The main argument of both the book and the article is that: “With its steadfast economic focus, antitrust in the United States has a clear goal. In Europe, however, the goals remain muddled as the continent attempts to modernize the jurisprudence to a more effects-based economic approach. Two major factors contributing to this posture are, first, the vestiges of non-economic goals in the case law and, second, a European Commission that may use such case law to aggressively bring actions that it might otherwise not pursue given less deferential courts in conduct cases than in merger cases. This divergence between the United States and Europe is particularly pronounced with regard to single-firm conduct, and in technology markets in particular.”
If this was the whole argument, I would have nothing to object. Yet, that is not the whole argument, and I disagree with parts of it. To this European competition lawyer, it seems true that the evolution in the US since the 1970s has arguably made US antitrust law more stringent and coherent than EU competition law. Nonetheless, if one acknowledges that the EU pursues different antitrust goals than the ones pursued in the USA – and that this is to a great extent a result of cultural differences and institutional constraints –, the article’s attitude begs the question of why one should presume that Europe would be wise to fully follow the US down the path it chose (a path which, I’d like to point out, leads to a destination that is not half as clear as is usually depicted, as the unending discussions about the meaning of “total welfare” and “consumer welfare” in US antitrust literature should make clear). More importantly, the article presumes that the issue of antitrust goals is technical, ignoring that this issue is very much political (something which the author has been ready to acknowledge and consider normal about the evolution of US antitrust and its goals in other articles).

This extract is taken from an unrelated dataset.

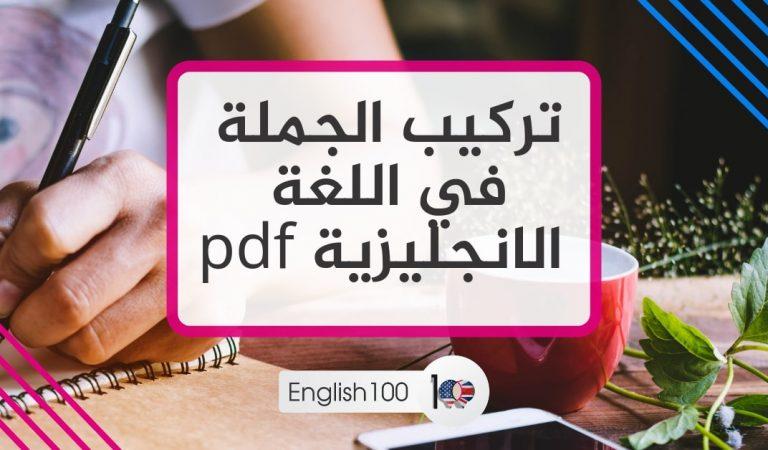 تركيب الجملة في اللغة الانجليزية pdf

A second reservation I have is that the article’s ultimate normative position seems to be that the prohibition of any conduct which may possibly result in chilling pro-competitive behaviour should not be implemented. While – I tend to agree with softer versions of this argument, such a position does not necessarily hold if there are other goals at play other than maximising efficiency and total welfare as is the case in Europe. Further, it is argued that a rule of reason is preferable because it allows one to identify practices which are anticompetitive. However, there are serious “chilling effects” and administrative costs to implementing a rule of reason approach to all practices unless the courts and the agencies adopt a truly hands-off approach under which only very few practices are found to be anticompetitive (which, since judicial review is as deferential as it is in most of Europe, and since administrative incentives bend towards visible and successful prosecutions, is a peculiar thing to presume about the evolution of the European system). Lastly, there may be a point at which favouring non-intervention in doubtful cases is no longer socially optimal – and we do not know where that point may be, or have much empirical support for choosing such a point. For example, criticising interventions in the digital economy for lacking a proper basis is a valid criticism; but such a position can be criticised in turn for ignoring that such interventions may be necessary for authorities to learn about the markets, that they minimise the risks of false negatives, that the “chilling effect” of such interventions is empirically unverified, and that such (punctual) interventions have the ultimate potential of ultimately improving overall welfare even if they are detrimental to the investigated firms.
As should be obvious from the detailed comments above, I found the piece thought-provoking and a clear (if fairly one-sided) primer on the main differences between the US and the EU. As most pieces from Sokol, it is recommended reading.